35      Since the exercise by Eulex Kosovo of the remedy of an application to set aside a judgment by default triggered the re-opening of the proceedings before the General Court, the present appeal is inadmissible, given that it is not directed against a final decision within the meaning of Article 56 of the Statute of the Court of Justice of the European Union.

36      It is for the parties to the proceedings before the General Court, if they consider it justified, to lodge an appeal against the judgment on the application to set aside within two months of the notification of that judgment.

37      It follows from the foregoing that the appeal must be dismissed, without there being any need to examine the grounds of appeal raised by Eulex Kosovo.

 Costs

38      Under Article 138(1) of the Rules of Procedure of the Court of Justice, which applies to appeal proceedings by virtue of Article 184(1) thereof, the unsuccessful party is to be ordered to pay the costs if they have been applied for in the successful party’s pleadings.

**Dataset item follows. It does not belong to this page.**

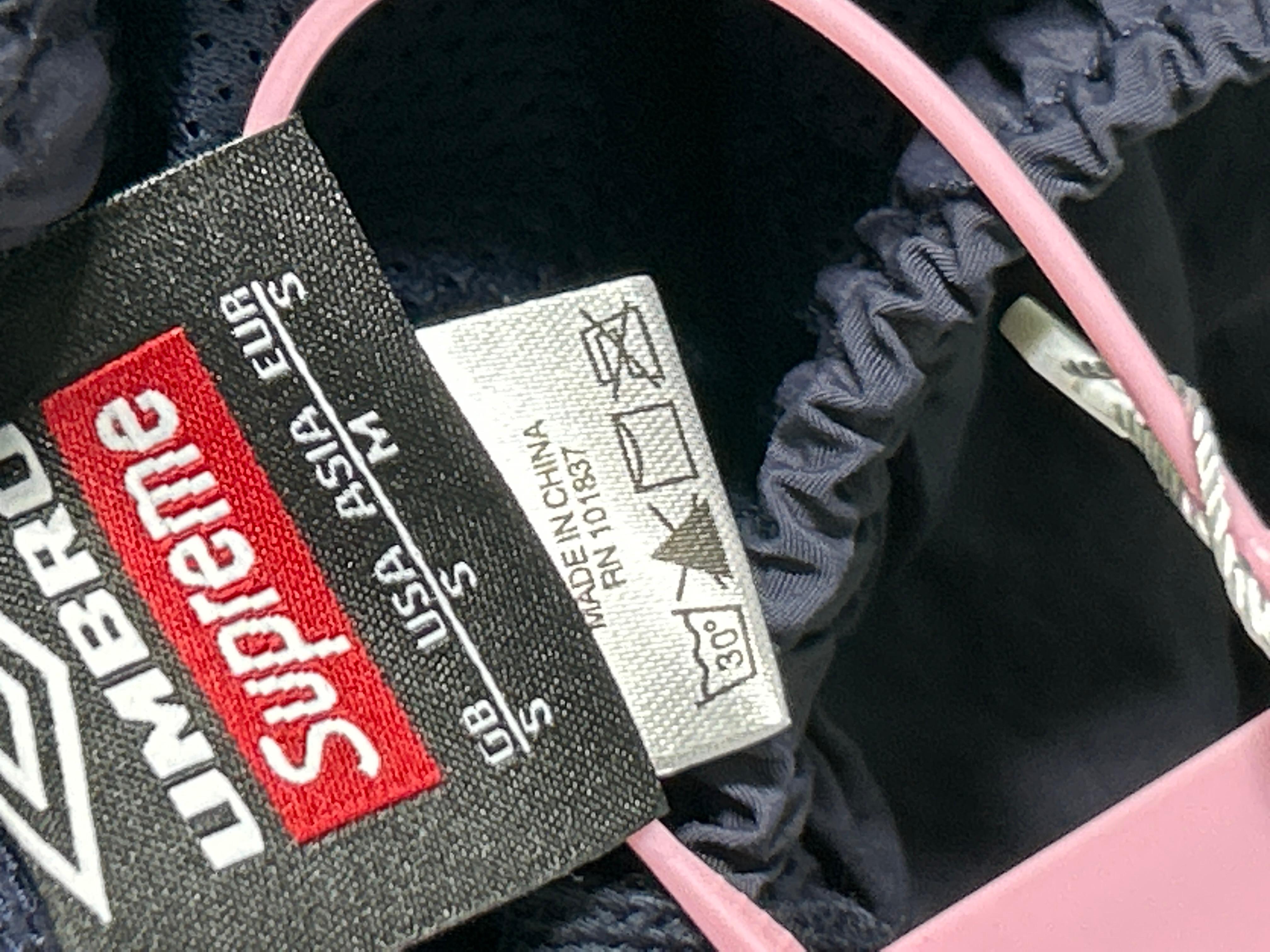 Foto QC 2 de Supreme Umbro Pants Black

Since SC has applied for Eulex Kosovo to pay the costs and the latter has been unsuccessful, Eulex Kosovo must be ordered to pay the costs, so far as concerns the appeal proceedings only.

On those grounds, the Court (Fourth Chamber) hereby:

1.      Dismisses the appeal;

2.      Orders Eulex Kosovo to pay the costs relating to the present appeal proceedings.

Lycourgos

Spineanu-Matei

Bonichot

Rodin

 

Rossi


Delivered in open court in Luxembourg on 18 January 2024.

A. Calot Escobar

 

C. Lycourgos

Registrar

 

President of the Chamber


*      Language of the case: English.